Was this a better outcome than God expected?  A worse outcome?  From what I know of God, it's probably right in line with expectations.  The interesting thought is this?  If he's all powerful, why didn't he just create us a bit better than we are and save himself the disappointment?  The answer to that question is one of the diamonds of restored theology and is simply this: You don't create human intelligence.  You organize it and you let it go, but it has a mind of its own.

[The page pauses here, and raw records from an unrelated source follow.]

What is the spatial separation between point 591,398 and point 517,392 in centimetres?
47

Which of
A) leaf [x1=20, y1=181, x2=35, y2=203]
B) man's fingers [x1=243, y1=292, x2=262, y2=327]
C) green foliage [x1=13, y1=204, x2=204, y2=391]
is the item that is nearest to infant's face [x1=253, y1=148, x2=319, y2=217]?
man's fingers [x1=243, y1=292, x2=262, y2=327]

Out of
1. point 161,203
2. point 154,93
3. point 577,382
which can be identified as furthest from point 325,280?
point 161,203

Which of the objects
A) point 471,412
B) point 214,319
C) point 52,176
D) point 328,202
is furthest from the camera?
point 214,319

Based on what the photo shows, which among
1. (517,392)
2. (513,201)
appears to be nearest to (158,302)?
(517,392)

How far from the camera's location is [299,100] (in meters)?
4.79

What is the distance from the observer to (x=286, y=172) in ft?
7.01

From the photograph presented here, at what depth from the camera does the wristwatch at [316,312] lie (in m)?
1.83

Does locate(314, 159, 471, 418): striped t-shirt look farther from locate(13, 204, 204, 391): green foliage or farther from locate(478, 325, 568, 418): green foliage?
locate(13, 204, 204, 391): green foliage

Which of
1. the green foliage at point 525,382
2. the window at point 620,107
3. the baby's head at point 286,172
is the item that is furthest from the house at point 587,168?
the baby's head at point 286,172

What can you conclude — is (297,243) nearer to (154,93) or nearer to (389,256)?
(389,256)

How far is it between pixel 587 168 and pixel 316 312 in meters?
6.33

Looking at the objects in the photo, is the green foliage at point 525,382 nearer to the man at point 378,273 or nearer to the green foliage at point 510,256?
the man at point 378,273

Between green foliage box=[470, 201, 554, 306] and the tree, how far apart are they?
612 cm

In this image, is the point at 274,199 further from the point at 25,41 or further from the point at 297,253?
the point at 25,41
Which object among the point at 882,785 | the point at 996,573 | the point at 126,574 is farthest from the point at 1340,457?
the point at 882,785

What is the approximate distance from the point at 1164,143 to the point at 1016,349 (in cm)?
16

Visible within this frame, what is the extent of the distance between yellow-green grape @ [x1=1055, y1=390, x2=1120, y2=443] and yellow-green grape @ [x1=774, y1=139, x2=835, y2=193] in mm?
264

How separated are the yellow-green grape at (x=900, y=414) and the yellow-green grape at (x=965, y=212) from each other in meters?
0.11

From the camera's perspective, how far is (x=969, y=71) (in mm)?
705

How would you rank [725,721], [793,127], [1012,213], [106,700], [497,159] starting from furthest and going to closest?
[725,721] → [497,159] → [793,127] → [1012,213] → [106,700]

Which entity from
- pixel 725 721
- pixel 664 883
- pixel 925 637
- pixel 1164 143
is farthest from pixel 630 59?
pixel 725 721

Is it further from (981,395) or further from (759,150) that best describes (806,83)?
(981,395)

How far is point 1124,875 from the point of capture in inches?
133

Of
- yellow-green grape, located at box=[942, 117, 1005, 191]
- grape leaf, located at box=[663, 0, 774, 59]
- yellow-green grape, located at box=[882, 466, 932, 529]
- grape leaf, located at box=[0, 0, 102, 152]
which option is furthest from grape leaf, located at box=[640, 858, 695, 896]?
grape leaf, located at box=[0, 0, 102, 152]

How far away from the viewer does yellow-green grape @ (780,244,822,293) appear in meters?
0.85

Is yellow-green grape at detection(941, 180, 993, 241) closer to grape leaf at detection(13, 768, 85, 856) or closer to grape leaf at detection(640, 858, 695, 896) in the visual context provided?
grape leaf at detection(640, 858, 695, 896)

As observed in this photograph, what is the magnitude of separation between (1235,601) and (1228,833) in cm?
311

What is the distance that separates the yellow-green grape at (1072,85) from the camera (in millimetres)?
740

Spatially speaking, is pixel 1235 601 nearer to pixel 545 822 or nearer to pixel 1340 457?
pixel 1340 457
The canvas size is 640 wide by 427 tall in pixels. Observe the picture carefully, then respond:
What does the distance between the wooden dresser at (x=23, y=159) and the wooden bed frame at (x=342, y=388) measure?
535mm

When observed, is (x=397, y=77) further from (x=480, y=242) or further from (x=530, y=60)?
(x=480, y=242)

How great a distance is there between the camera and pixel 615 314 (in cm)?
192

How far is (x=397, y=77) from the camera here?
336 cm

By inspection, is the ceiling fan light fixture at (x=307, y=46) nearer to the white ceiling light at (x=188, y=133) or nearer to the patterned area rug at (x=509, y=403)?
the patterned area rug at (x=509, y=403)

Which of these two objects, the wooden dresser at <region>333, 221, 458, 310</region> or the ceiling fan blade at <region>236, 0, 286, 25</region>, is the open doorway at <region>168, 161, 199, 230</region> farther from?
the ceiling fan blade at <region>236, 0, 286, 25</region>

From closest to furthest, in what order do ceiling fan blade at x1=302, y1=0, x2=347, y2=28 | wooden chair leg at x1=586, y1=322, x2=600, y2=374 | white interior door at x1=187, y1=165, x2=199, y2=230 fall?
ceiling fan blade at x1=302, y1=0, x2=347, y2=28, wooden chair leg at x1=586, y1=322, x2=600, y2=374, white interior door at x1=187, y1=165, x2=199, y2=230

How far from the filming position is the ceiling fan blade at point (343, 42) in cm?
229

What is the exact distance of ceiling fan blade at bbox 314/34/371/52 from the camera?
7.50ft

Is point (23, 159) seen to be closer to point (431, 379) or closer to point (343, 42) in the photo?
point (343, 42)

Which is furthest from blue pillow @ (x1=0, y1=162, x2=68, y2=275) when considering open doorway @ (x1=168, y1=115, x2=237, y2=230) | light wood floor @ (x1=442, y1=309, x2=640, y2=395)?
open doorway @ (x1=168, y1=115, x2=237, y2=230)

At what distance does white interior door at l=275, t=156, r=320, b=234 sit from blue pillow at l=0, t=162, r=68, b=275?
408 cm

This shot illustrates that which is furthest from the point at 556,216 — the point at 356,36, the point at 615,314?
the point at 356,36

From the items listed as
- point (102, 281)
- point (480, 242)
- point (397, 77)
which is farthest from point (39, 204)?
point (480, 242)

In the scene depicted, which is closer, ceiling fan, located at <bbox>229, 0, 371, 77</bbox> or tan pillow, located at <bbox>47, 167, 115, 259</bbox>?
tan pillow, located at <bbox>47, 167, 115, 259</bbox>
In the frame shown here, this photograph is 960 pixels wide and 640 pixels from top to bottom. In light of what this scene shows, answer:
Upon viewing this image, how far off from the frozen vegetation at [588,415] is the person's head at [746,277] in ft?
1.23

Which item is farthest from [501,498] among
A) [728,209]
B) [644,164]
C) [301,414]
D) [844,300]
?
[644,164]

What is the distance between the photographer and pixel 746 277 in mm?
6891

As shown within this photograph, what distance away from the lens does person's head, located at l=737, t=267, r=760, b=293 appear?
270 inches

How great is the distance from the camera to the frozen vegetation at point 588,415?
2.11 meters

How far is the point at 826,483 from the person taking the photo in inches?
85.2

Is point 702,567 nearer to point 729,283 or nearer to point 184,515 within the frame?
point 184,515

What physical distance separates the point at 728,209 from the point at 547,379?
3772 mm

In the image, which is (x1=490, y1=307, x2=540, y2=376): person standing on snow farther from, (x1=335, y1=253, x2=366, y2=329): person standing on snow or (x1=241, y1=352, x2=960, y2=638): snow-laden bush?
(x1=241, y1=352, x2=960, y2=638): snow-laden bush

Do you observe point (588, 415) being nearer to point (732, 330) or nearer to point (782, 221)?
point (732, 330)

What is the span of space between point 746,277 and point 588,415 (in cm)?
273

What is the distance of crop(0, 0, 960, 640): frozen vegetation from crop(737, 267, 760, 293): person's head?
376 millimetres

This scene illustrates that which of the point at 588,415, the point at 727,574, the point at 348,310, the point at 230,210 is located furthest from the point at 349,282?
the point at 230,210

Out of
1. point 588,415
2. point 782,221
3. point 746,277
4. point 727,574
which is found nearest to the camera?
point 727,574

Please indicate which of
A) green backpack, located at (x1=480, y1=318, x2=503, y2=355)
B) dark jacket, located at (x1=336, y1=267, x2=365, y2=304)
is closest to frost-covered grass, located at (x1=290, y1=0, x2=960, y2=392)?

If I have any central point, it's this.  We can't put stakes in the ground to mark fixed patterns in the human experience.  They work about as well as trails of bread crumbs dropped near flocks of seagulls.  The goal should rather be what I investigated when I began this entry.  Efficiency of thought.  Utility of action.  The well oiled machine built through trial and error (experience) to keenly and accurately identify changes in the terrain and quickly adjust to meet them.  Evolution, growth, change, adaptation.  This is why we are intelligent in the first place.  Not to follow nature, but to experience it and through experience overcome.  Throw out the rule book.  Expect to go outside a few standard deviations.  Wherever you now find yourself, nobody's been before.  Take good notes and drink in reality. 

JSW

1 comment:

  1. Loving this blog and getting reacquainted with the JSW brain. Keep it coming.